— Exercise prompt —
Copy all lines below that use the word "Plants".

*** Opening of Provided information ***

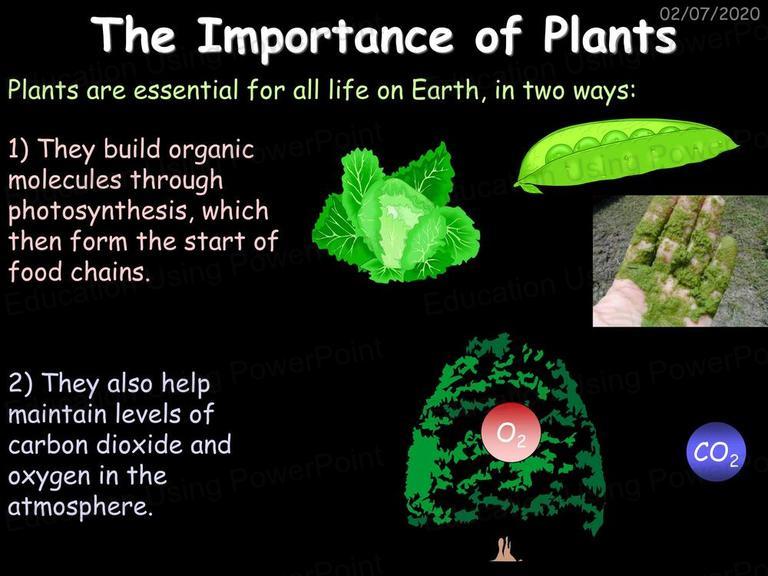 02/07/2020

The Importance of Plants

Plants are essential for all life on Earth, in two ways:

1) They build organic molecules through photosynthesis, which then form the start of food chains.

2) They also help maintain levels of carbon dioxide and oxygen in the atmosphere.

$O_2$

$CO_2$

Education Using PowerPoint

*** Close of Provided information ***

— Response to the exercise —
The Importance of Plants
Plants are essential for all life on Earth, in two ways:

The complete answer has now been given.